ÇOCUKLARIN PSİKOLOJİ BOZULDU
Psikolojik Danışman Dygu Geçgel'in, öğrencileri Michal Geske ile ilgili yazısı şöyle:
"Michal Geske okulumuza geldigi günden beri sorumluluk saygı, paylaşım, kendini ifade etme şekli ve kurallara uyma noktasından örnek öğrenci performansı sergilemiştir. Tüm bunların yanında akademik acıdan da başarılı bir öğrencilik sergilemiştir. Çocuklarda yakın bir kişinin kaybı ile birlikte gelen yas sürecinde aşamalar bulunmaktadır. Bunlardan biri de kaybı yok saymaktır. Michael babasının kaybına karşılık bulundugu yas sürecinde verdiği tepki babasının ölümünü yok saymaktır. Bu aşamada kişi acısını ifade etmez, duygularını bastırır.

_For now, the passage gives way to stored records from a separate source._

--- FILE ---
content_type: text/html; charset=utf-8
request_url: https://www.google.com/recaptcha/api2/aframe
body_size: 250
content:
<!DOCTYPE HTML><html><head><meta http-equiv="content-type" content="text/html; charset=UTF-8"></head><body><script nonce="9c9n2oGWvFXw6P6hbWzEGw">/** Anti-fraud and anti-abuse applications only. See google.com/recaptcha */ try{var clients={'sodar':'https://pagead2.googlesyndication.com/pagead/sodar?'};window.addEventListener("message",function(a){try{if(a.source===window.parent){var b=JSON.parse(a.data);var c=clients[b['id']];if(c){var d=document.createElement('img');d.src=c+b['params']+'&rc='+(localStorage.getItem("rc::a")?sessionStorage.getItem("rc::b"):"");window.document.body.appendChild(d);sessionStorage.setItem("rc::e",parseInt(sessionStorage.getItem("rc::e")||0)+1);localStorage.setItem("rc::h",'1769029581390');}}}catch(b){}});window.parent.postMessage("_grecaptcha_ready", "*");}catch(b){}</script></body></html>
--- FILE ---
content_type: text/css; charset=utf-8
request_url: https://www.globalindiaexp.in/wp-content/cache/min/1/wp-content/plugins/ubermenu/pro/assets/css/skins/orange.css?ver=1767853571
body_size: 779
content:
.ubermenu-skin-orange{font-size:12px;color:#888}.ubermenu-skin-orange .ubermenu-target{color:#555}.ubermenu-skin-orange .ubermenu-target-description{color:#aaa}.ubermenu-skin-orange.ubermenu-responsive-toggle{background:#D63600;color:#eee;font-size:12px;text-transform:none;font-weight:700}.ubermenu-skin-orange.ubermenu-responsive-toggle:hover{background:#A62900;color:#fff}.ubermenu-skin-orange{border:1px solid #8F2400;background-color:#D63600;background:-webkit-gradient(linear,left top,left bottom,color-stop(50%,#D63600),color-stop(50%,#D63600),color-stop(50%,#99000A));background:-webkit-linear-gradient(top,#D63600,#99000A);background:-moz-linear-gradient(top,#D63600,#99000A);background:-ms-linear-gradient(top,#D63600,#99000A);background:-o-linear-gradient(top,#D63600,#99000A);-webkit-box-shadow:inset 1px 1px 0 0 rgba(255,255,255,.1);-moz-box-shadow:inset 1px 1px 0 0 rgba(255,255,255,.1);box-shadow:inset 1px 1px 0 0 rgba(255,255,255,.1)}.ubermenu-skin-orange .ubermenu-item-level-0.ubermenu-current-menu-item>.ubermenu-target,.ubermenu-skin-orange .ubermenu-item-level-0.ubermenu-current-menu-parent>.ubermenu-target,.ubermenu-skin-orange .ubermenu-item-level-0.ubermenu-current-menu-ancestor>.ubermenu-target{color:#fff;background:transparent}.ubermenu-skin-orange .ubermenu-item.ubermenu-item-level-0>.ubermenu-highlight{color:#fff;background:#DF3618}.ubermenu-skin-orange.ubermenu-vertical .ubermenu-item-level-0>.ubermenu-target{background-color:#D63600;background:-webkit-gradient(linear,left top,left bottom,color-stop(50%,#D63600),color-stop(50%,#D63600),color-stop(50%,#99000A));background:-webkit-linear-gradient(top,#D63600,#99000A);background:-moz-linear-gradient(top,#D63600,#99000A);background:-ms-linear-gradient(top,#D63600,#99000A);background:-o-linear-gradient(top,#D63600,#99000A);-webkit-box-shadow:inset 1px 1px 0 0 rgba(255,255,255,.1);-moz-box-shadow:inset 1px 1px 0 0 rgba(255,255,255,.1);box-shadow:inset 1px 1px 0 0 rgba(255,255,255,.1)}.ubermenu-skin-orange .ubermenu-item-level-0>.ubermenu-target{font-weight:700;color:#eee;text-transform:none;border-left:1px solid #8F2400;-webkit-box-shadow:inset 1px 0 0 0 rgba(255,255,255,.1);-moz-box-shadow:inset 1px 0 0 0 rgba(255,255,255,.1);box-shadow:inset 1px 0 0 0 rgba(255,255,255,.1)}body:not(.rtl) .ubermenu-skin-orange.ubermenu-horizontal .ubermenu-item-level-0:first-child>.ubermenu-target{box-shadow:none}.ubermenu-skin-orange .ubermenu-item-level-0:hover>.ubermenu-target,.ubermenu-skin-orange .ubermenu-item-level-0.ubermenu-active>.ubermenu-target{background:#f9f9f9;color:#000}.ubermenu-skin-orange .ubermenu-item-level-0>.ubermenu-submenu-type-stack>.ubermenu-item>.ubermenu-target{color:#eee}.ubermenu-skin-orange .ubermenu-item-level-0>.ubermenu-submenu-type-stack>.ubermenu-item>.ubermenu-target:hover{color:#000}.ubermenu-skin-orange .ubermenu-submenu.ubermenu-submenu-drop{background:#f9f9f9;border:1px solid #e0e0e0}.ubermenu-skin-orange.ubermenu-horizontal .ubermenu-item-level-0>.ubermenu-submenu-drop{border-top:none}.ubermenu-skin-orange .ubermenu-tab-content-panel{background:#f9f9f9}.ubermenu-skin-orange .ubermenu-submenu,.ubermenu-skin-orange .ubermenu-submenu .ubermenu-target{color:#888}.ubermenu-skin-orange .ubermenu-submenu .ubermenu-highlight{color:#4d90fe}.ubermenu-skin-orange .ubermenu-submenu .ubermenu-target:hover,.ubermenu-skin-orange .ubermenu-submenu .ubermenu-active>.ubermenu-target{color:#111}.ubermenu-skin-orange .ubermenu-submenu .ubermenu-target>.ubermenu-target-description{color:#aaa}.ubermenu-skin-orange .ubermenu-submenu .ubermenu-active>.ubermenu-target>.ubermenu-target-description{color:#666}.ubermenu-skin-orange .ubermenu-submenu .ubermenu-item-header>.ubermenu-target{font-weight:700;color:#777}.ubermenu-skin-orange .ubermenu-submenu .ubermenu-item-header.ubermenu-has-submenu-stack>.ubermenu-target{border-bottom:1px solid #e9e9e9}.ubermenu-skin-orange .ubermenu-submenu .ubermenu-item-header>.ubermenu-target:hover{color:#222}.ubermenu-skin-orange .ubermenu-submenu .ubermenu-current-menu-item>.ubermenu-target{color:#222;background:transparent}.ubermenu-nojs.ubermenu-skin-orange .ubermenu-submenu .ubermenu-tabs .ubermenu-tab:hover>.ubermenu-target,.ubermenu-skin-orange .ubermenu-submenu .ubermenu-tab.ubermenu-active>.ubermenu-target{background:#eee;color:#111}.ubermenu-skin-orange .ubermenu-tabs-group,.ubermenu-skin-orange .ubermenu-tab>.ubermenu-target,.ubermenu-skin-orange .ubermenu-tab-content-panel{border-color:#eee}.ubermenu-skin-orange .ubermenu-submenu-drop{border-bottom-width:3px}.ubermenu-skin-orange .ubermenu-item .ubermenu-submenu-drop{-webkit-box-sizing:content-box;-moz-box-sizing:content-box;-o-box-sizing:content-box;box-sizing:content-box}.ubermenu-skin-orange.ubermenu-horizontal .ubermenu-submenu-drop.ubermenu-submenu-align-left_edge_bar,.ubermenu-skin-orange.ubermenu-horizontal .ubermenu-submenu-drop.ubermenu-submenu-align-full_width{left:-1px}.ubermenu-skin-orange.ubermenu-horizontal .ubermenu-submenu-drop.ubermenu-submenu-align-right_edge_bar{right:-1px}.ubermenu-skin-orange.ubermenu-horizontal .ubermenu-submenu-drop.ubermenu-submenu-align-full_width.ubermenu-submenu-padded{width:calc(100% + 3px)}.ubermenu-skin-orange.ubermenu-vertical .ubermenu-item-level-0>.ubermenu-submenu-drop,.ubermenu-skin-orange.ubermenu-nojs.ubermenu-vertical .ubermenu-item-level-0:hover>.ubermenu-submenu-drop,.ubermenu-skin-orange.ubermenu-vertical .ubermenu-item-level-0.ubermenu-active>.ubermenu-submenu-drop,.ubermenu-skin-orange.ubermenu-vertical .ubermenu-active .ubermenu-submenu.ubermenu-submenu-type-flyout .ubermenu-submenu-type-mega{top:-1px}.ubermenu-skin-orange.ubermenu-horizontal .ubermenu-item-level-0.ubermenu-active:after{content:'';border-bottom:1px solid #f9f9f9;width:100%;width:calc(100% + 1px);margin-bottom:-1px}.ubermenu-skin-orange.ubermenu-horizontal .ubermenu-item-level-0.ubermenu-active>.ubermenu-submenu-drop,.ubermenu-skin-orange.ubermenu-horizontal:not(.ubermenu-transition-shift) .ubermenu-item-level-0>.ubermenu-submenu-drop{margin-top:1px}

Normal rutin olaylara hiç bir şey olmamış gibi devam eder. Ancak, bu durumda kendisini içsel olarak büyük bir baskı ile karşı karşıya getirir. Tüm bunların sonucunda yaşanmamış acı ve ifade edilmemiş duygular kişide aşırı gerginlik ve bazı davranış bozukluklarına sebep olur. Michael Geske'nin o dönemde bulunduğu psikolojik durumun daha iyi anlaşılması için yaşadığımı paylaşmak isterim. Babasının vefatından sonraki gün okuldaki bir kaç öğrenten taziye vermek üzere evlerine gitmiştik. Michal orada bulunan bir branş öğretmenine dönüp şu soruyu sormuştu; `Öğretmenim yarınki ödevlerin ne?' Bunun dışında bu travmanın yansımaları Michal Geske de kimi zaman derslerde kimi zaman lavabolarda bir türlü dinmek bilmeyen ağlamalar şeklinde ortaya çıkmıştır."
TED Koloji psikolojik danışmanı Duygu Geçgel, Tilman Geske'nin kızı Lukas Geske'deki, durumla ilgili olarak da şunları yazdı:
"Birinci dönemin başında anne Suzanna Geske ile yapılan görüşmede Lukas'ın 2006 yılında `Hiperaktivite ve dikkat dağınıklığı' tanısı doğrultusunda terapi alındığı öğrenilmiştir. Ancak, o yıl Lukas'ın duygusal, akademik bilişsel gelişimi ve aile ortamı göz önünde tutuldugunda ilaç kullanımına gerek duyulmamıştır. Var olan içe dönük yapısı nedeniyle duygularını çok az paylaşan Lukas Geske'nin bulundugu yas sürecindeki duygusal dışa vurumları kimi zaman bir ders anında kimi zaman babasının mahkemesinin görüldüĞü günlerde şiddetli bir ağlama krizi ile ortaya çıkmıştır. Ayrıca derslerindeki başarısızlık benlik algısında zayıflamalara ve öz güven kaybına sebep olmuştur.Tüm bu seseplerden dolayı Lukas Geske kendisine tanısı konulan hiperaktivite ve dikkat bozuklugu rahatsızlığında var olan tedavi süresince iyleşme göstermediği için ilaç kullanmaya başlamıştır. Babanın kaybı Lukas'ı duygusal, biliçsel sosyal ve kişilik gelişimi acızından fazlasıyla olumsuz etkilemiştir."